So, after writing movie reviews here the past several years, I have come to discover there's only one real downside to the enterprise. Every so often, I happen to catch a movie that's so by-the-numbers and pedestrian that it sorta stops GitM dead. I mean, an unmitigated stinker like Southland Tales or Gods and Generals can be as easy to write about as a good film. And even an annoyingly botched flick like Alice in Wonderland can compel a few paragraphs of copy, out of sheer annoyance if nothing else.
But then you get a bland, summer-movie-for-summer-movie's-sake like Phillip Noyce's ludicrous espionage thriller Salt, and the site grinds to a halt. Salt isn't out-and-out terrible or anything. It's just so perfunctory, so lazy and lackluster in its storytelling, that even commenting on it one way or the other seems like more than the movie deserves. (FWIW, this is the second half of the Kids are All Right double-header I mentioned a week ago.) Probably the most interesting thing I can say about Salt, other than that its Anna Chapman meets Terror Babies, Cold War-hangover plotting could be ripped from the headlines of right-wing nightmare, is that it somehow manages to be both predictable and preposterous at the same time. [Major spoilers to follow, but if you haven't seen it by now...don't.]
Predictable, because Salt is so clearly the type of movie that wants to blow your mind that a second-act "twist" -- think No Way Out -- is well nigh inevitable. (But even when it happens, the filmmakers don't have the guts to follow through: Angelina Jolie's character can't just be undercover. She's deep, deep undercover.) And predictable because, sorta like Peter Sarsgaard skulking around in Knight & Day a few weeks ago, anybody who's vaguely into movies will know Liev Schrieber isn't taking the role of Government Functionary #2 unless there's some scenery to chew into at some point. (It may not be his fault, but Schrieber has become William Hurtish to the extreme to me -- just a hambone waiting to happen.)
And yet, Salt is preposterous. Because, even though you kinda see the big turns coming in all their ridiculous glory, Salt still does not make a lick of sense. As the trailers indicate, Evelyn Salt (Jolie) is a CIA agent who is forced to go on the run from her bosses (Schrieber and a wasted Chiwetel Ejiofor) after a KGB defector (Daniel Olbrychski) outs her as a Russian spy. This mostly involves a lot of running and hiding and hair-dye and whatnot. (Shoplifting too. Here's your drinking game to make Salt palatable whenever it hits cable -- Drink every time Jolie ganks something.)

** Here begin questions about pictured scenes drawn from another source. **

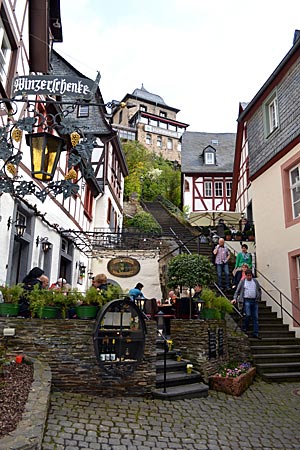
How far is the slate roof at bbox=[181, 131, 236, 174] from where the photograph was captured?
31828 mm

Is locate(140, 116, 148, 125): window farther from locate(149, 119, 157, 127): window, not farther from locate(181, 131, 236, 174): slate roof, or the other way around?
locate(181, 131, 236, 174): slate roof

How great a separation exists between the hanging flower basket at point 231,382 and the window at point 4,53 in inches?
297

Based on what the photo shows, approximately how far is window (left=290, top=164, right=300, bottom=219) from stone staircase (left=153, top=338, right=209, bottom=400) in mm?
5977

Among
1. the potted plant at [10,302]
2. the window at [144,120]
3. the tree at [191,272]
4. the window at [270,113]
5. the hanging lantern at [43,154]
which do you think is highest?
the window at [144,120]

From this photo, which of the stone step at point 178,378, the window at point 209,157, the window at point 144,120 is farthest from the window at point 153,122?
the stone step at point 178,378

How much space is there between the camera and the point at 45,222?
35.6 ft

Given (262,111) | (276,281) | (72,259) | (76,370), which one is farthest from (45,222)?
(262,111)

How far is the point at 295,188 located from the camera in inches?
444

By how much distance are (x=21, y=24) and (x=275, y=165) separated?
841 centimetres

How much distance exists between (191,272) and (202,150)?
25.6 metres

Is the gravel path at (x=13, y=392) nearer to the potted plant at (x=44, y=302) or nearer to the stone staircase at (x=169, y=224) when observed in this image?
the potted plant at (x=44, y=302)

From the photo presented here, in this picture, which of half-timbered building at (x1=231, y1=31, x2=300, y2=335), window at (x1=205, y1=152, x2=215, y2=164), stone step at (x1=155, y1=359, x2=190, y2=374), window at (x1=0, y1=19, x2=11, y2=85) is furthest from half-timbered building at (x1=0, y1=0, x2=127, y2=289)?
window at (x1=205, y1=152, x2=215, y2=164)

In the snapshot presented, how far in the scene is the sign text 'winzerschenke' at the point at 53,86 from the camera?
17.9 ft

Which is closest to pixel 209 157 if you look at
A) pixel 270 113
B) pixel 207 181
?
pixel 207 181
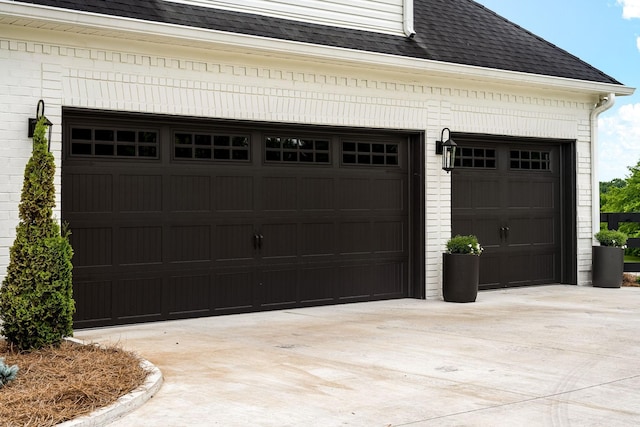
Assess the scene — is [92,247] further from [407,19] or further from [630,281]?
[630,281]

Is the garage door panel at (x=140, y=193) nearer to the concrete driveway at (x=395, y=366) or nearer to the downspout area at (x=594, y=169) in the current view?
the concrete driveway at (x=395, y=366)

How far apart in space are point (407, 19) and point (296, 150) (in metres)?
3.00

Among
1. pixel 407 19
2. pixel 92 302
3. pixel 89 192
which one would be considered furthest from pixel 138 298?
pixel 407 19

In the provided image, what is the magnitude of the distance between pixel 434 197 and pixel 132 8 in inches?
208

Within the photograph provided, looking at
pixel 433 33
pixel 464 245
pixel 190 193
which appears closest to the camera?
pixel 190 193

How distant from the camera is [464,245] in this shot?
39.2ft

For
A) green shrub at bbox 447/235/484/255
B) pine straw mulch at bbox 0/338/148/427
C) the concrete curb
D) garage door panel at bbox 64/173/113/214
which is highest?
garage door panel at bbox 64/173/113/214

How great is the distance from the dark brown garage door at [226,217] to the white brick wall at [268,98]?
0.31 meters

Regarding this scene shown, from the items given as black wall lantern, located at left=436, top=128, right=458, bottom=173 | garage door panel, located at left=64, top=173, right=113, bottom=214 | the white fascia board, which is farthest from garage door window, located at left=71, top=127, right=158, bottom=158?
black wall lantern, located at left=436, top=128, right=458, bottom=173

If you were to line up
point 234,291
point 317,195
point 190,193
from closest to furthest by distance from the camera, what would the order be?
point 190,193
point 234,291
point 317,195

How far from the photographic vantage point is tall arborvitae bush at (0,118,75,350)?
709 cm

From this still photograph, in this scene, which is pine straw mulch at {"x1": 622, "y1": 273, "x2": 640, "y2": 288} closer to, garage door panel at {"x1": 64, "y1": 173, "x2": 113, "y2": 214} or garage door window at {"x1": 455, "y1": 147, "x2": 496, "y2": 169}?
garage door window at {"x1": 455, "y1": 147, "x2": 496, "y2": 169}

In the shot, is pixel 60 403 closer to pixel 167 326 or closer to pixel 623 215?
pixel 167 326

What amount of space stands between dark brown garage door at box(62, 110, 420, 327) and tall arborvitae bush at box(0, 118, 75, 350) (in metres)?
2.06
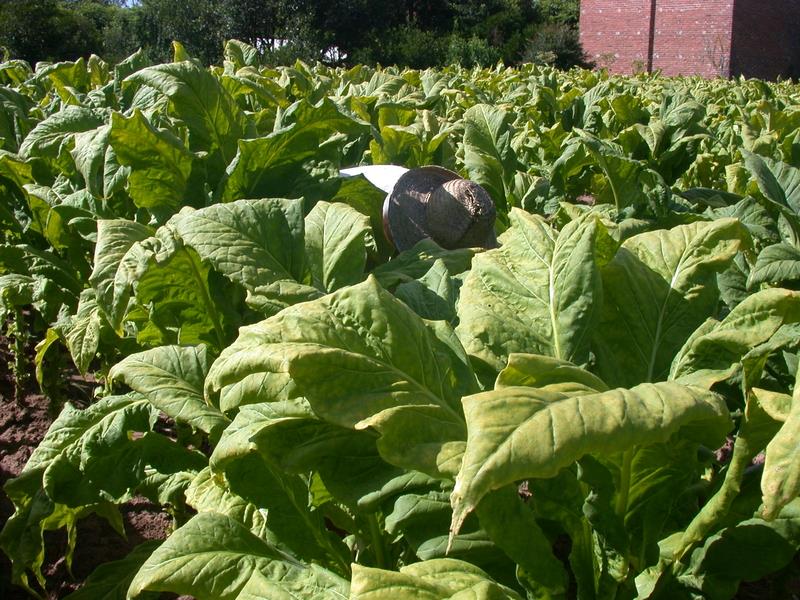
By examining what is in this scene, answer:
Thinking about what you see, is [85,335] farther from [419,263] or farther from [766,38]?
[766,38]

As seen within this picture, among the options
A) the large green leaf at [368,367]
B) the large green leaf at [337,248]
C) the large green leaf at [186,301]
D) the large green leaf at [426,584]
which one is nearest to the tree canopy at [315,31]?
the large green leaf at [186,301]

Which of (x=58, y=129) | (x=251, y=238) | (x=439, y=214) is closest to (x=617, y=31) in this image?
(x=58, y=129)

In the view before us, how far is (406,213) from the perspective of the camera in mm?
2711

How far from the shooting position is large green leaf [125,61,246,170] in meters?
2.62

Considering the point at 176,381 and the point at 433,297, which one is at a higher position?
the point at 433,297

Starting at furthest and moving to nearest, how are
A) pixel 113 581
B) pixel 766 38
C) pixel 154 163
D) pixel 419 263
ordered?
pixel 766 38, pixel 154 163, pixel 113 581, pixel 419 263

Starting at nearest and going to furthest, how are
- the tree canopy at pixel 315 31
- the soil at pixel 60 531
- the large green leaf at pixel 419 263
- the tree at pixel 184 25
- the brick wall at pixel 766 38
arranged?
1. the large green leaf at pixel 419 263
2. the soil at pixel 60 531
3. the tree canopy at pixel 315 31
4. the brick wall at pixel 766 38
5. the tree at pixel 184 25

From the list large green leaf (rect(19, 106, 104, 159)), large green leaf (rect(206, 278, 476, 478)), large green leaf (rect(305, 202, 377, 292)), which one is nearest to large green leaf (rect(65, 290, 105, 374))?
large green leaf (rect(19, 106, 104, 159))

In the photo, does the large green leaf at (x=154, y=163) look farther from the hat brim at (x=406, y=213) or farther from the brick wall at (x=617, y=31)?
the brick wall at (x=617, y=31)

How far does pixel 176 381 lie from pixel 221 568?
21.2 inches

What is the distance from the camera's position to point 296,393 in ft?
4.58

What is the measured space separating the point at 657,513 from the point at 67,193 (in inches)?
112

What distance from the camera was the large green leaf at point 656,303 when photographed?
1.64 meters

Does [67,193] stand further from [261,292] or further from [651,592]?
[651,592]
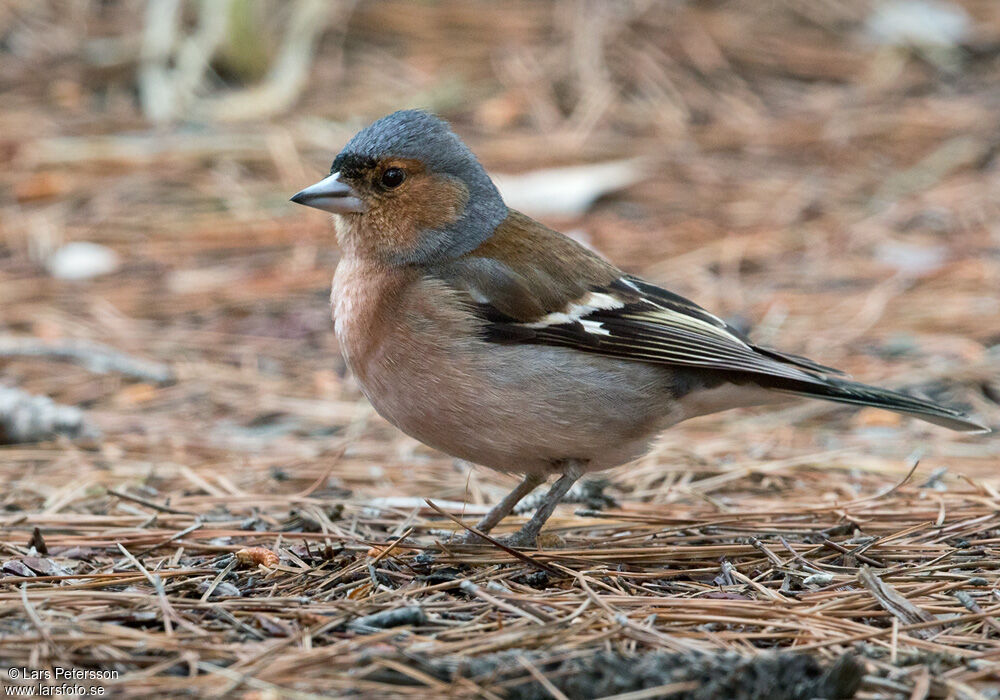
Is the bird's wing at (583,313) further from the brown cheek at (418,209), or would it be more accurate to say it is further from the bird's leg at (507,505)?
the bird's leg at (507,505)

And, as I've already alluded, at a certain point in the middle going, Agent Salt [Spoiler Spoiler Spoiler] switches teams. (You can figure this out even if you're a touch slow, or you're watching on a plane without sound or something, because Jolie starts vamping it up like Natasha from the Rocky & Bullwinkle cartoons, and even starts wearing a Russian hat as a signifier.) So, ok, edgy second-act twist, I guess...except the whole getting-outed-by-the-KGB-guy plot at the very beginning now doesn't make any sense at all. (You could argue he was "activating" her -- but he could've done that with a phone call.) Multiply this sort of nonsense by three acts, and you end up with a mild fiasco by the final reel.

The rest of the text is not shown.